### Your assignment
Copy out, from the data below, each line in which the word "over" occurs.

### Given records
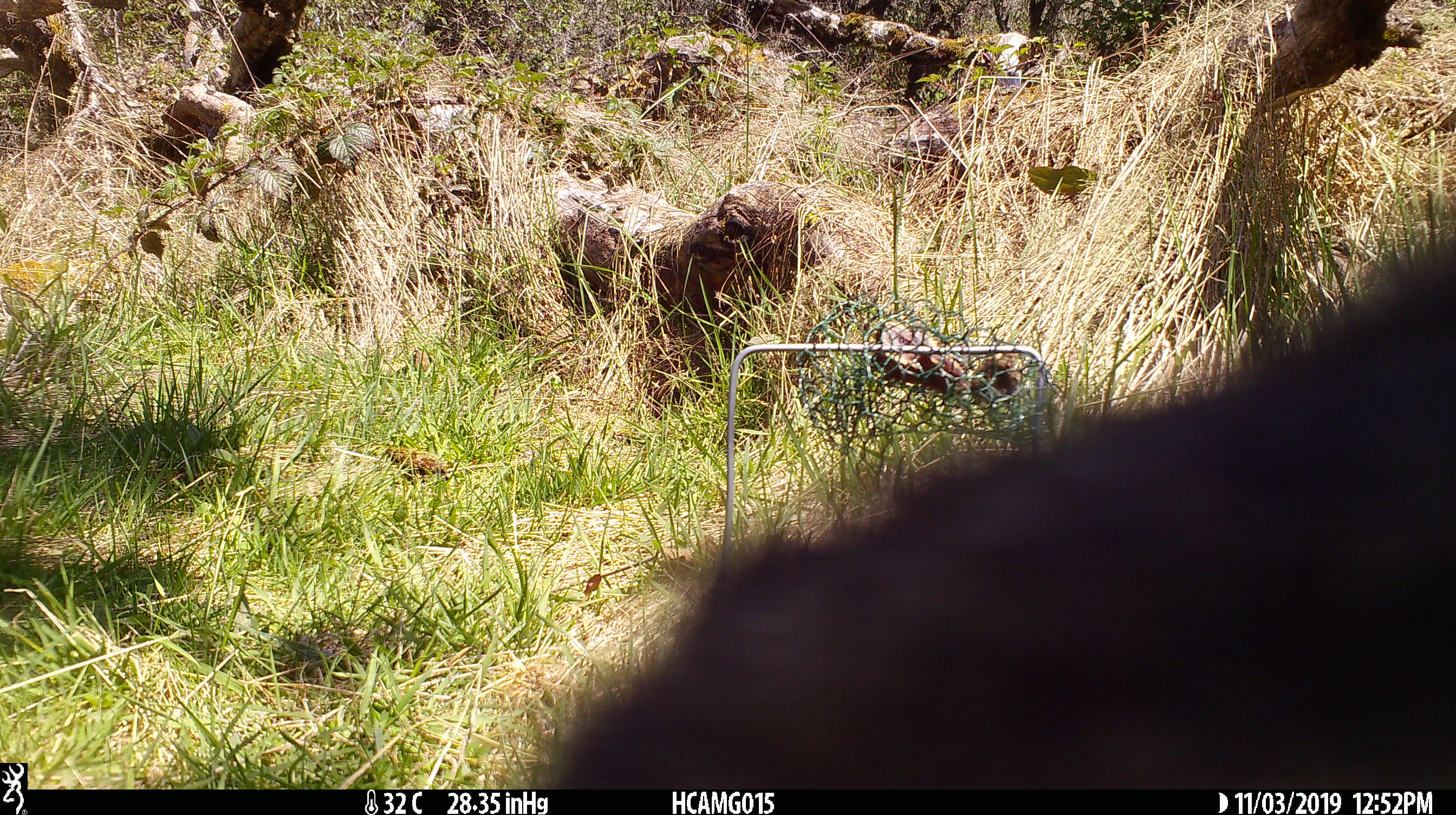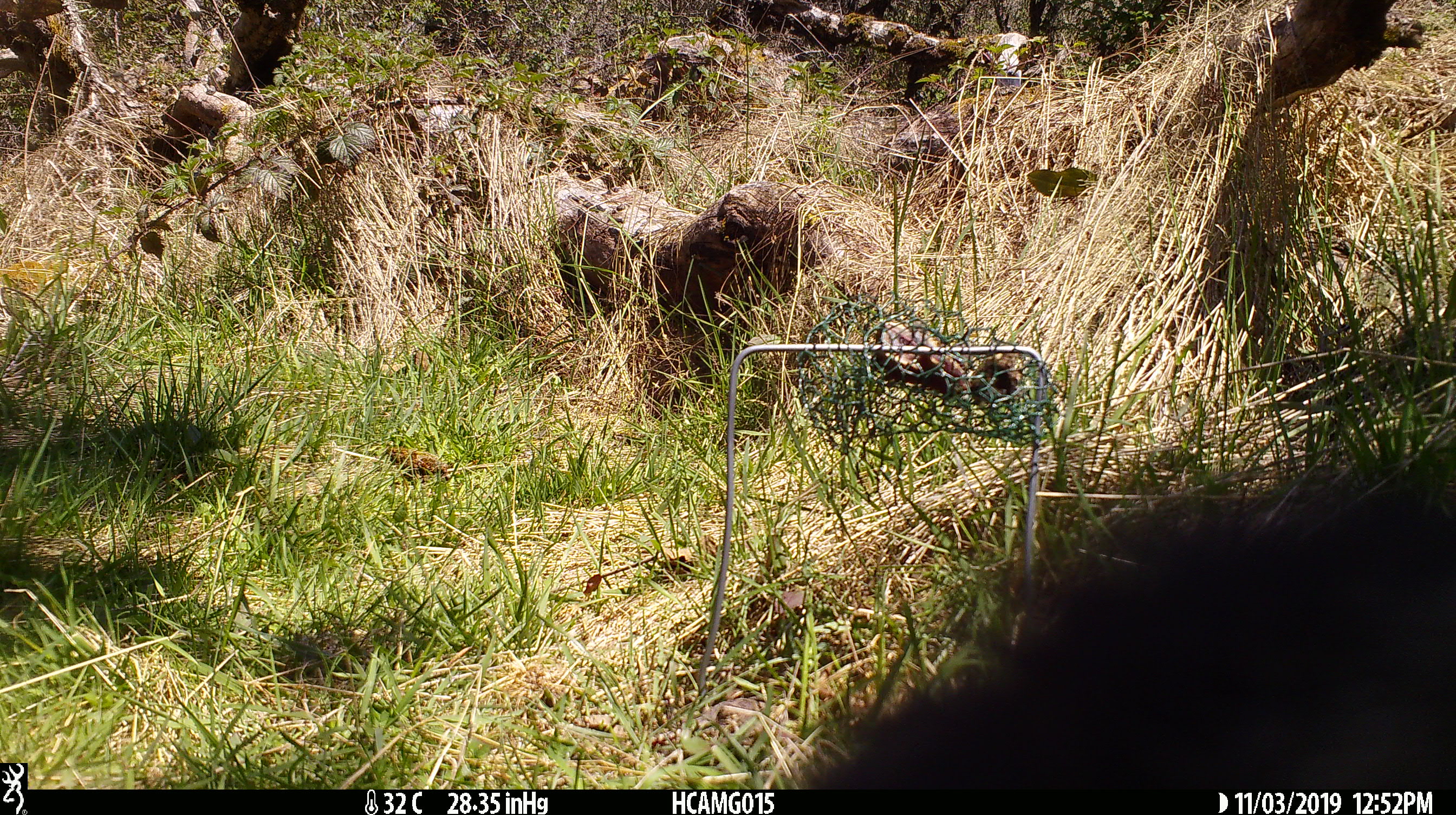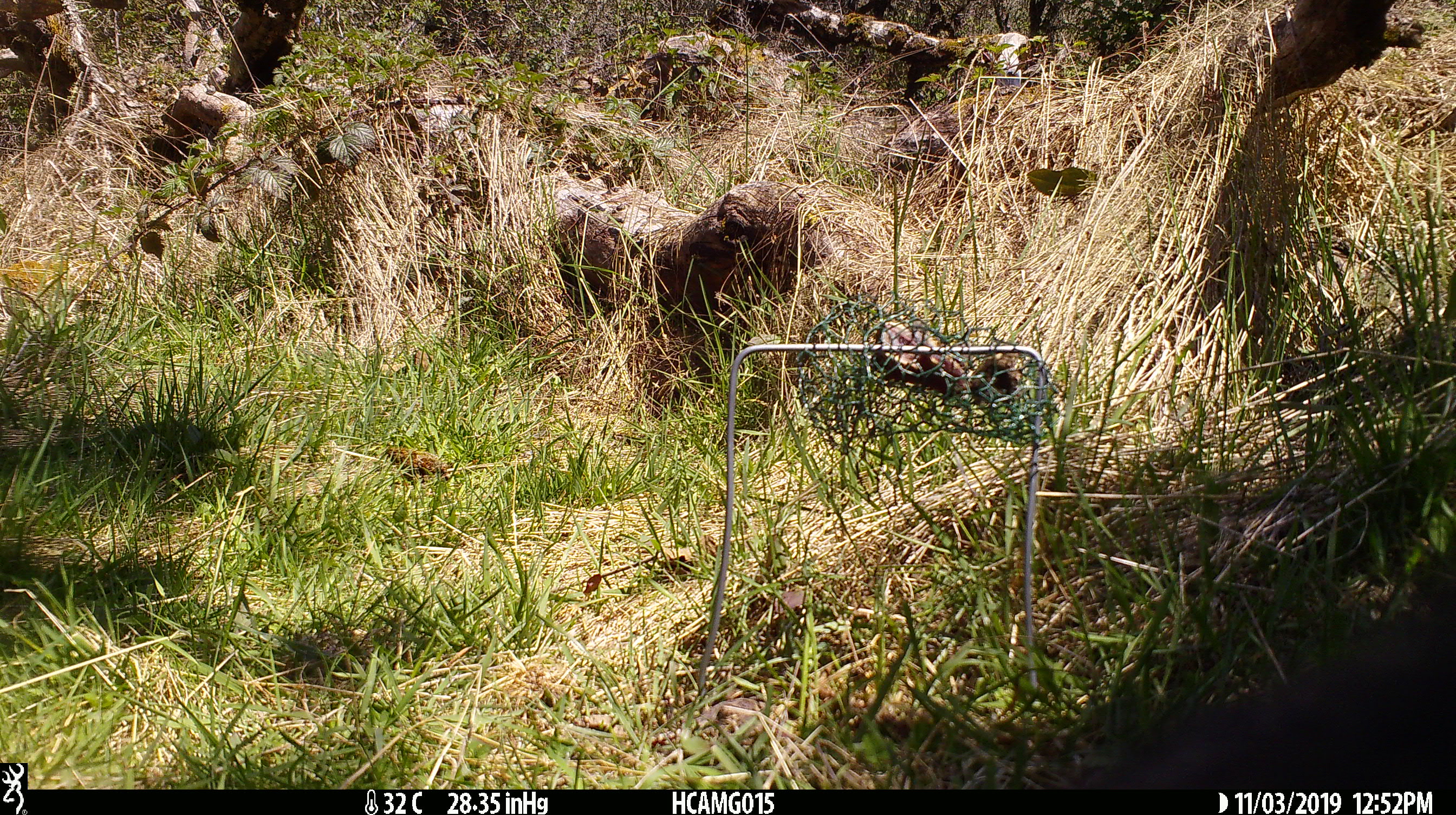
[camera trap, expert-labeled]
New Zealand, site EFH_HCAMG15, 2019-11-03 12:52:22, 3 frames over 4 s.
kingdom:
==
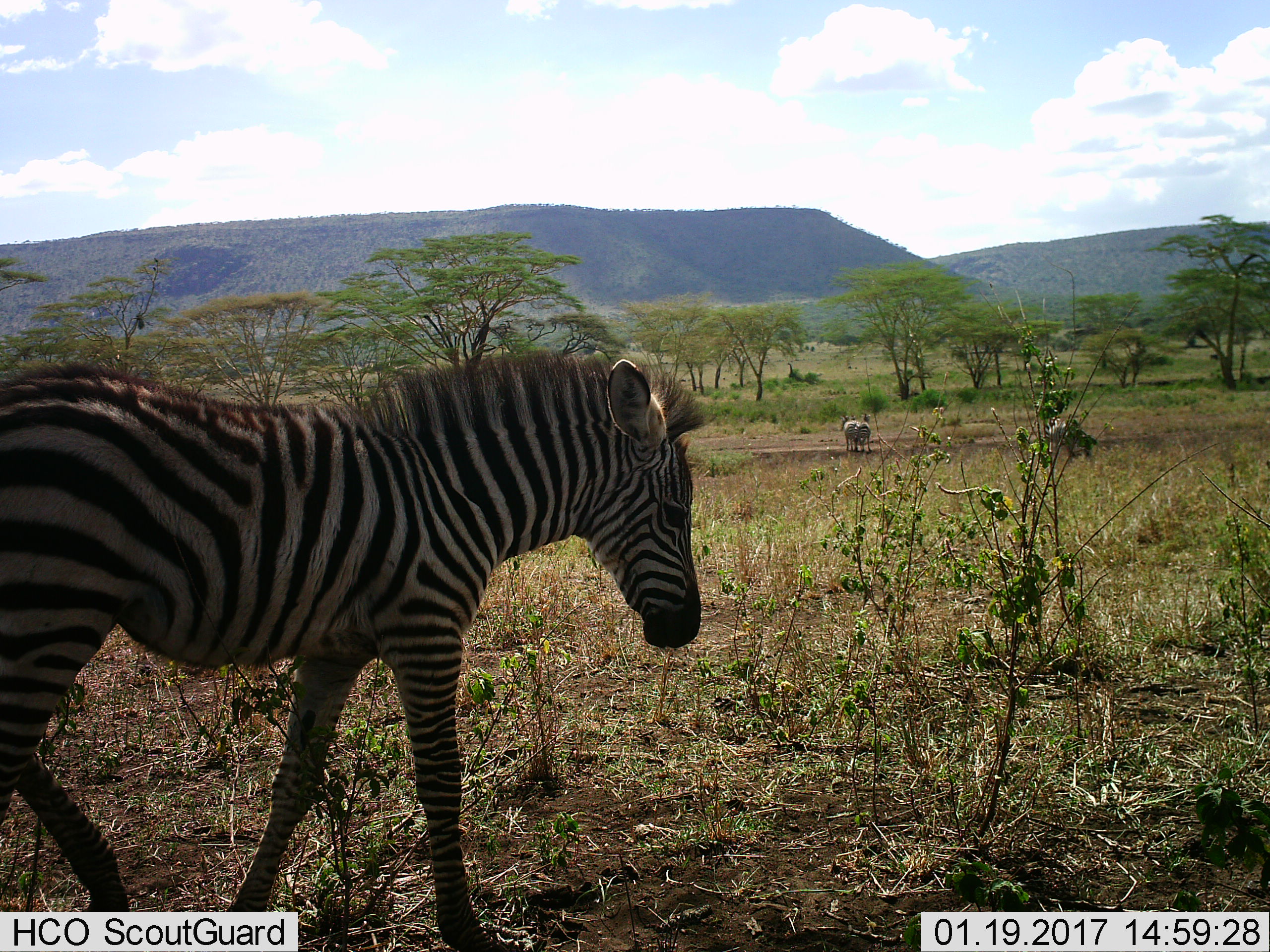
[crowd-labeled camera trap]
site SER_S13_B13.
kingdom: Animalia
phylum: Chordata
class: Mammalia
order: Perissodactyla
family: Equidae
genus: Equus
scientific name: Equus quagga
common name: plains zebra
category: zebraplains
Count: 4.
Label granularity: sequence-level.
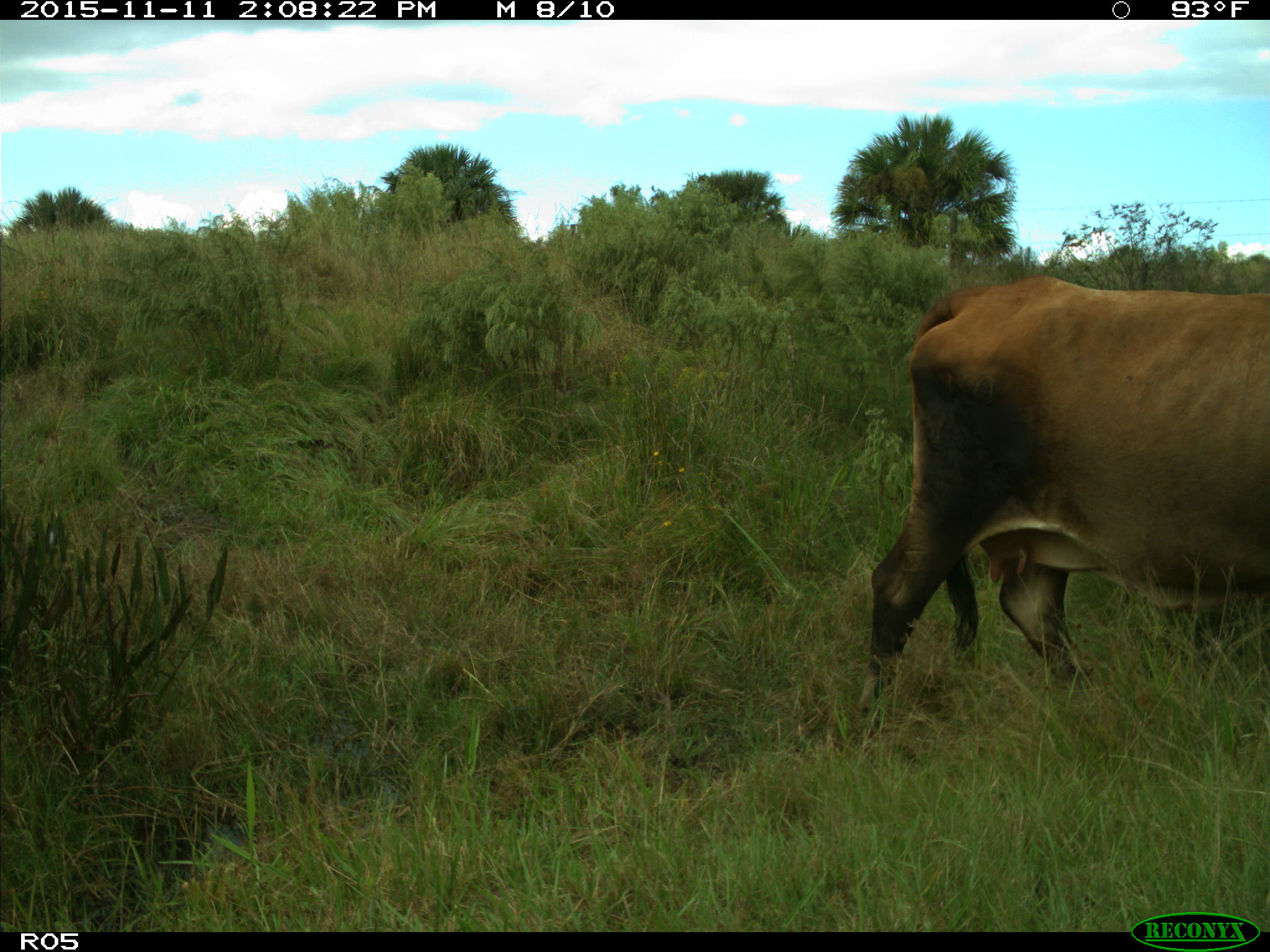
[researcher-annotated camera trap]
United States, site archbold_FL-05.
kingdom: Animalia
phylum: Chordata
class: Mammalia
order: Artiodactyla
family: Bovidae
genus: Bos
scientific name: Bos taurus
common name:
* * *
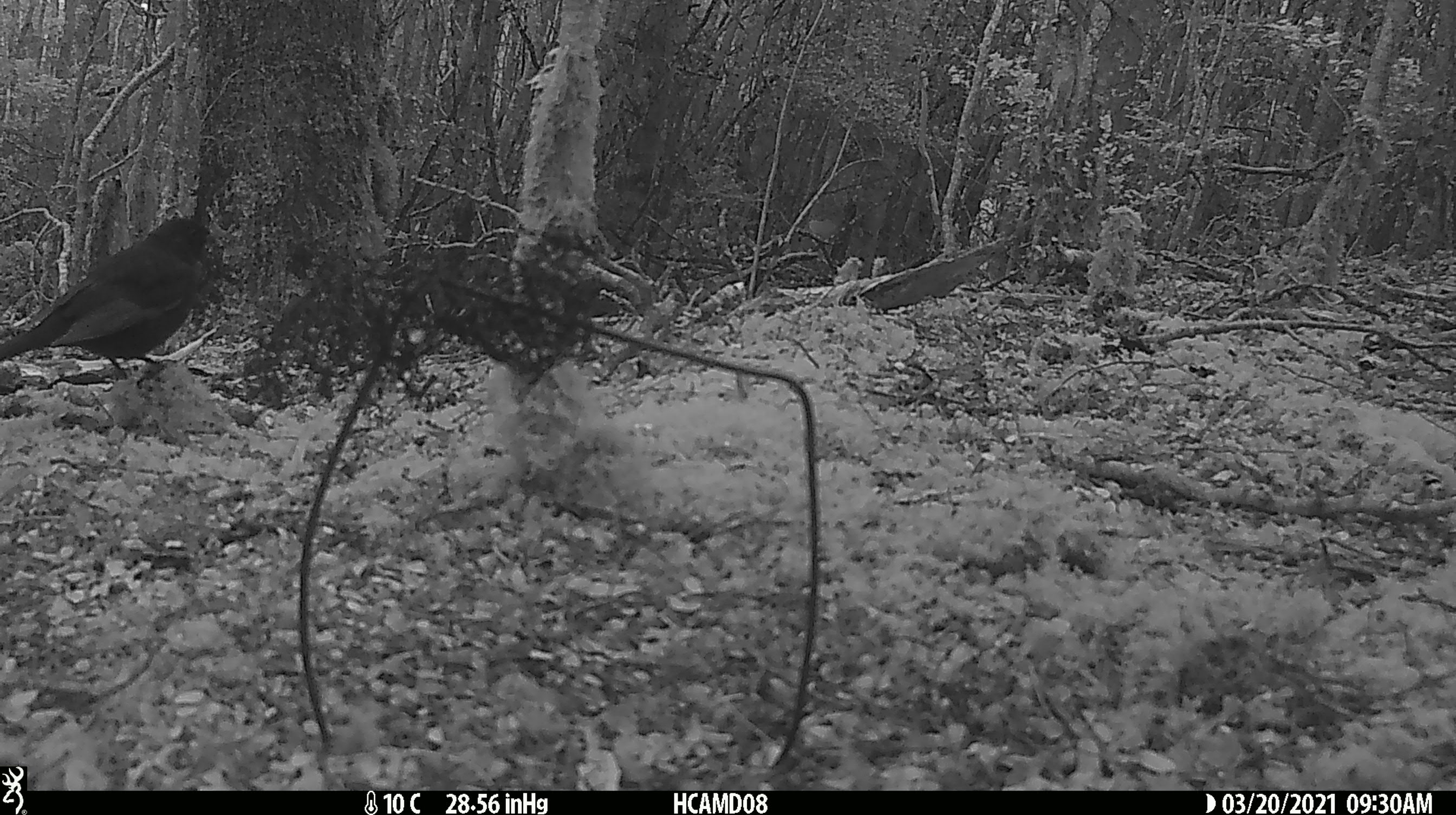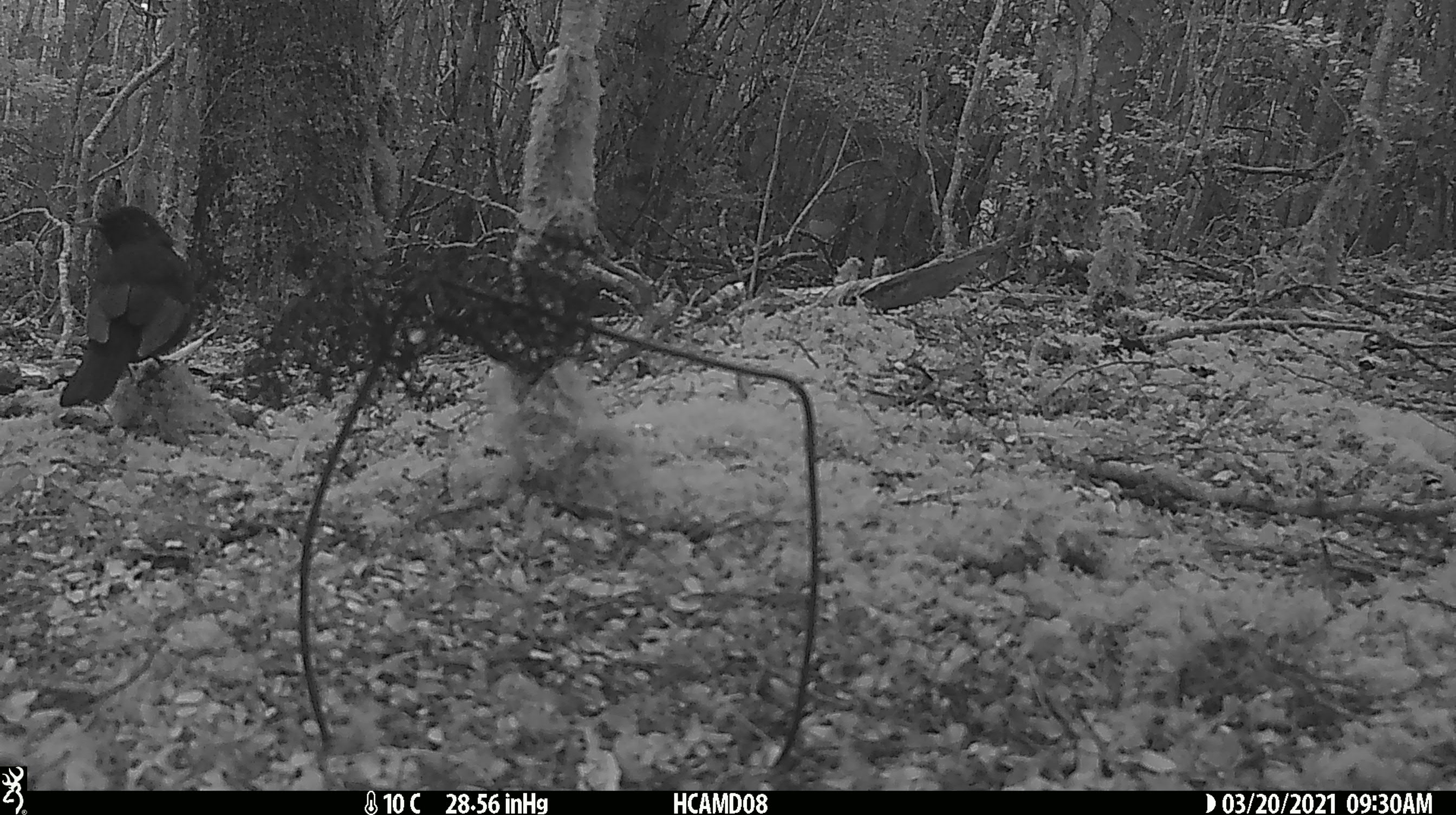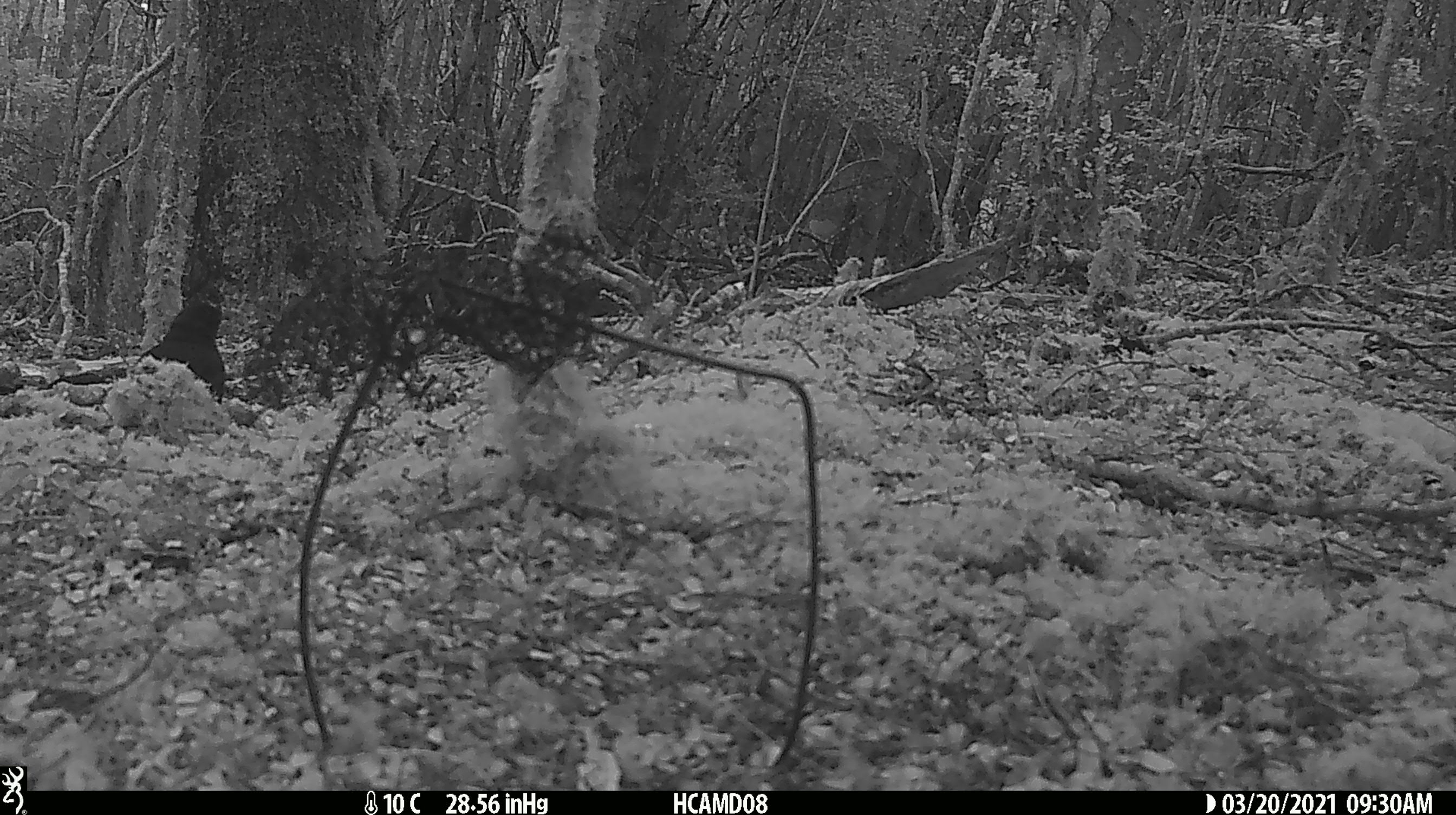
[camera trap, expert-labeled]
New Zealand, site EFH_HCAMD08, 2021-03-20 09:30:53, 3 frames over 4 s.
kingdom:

### Answer box
New Zealand, site EFH_HCAMG15, 2019-11-03 12:52:22, 3 frames over 4 s.
New Zealand, site EFH_HCAMD08, 2021-03-20 09:30:53, 3 frames over 4 s.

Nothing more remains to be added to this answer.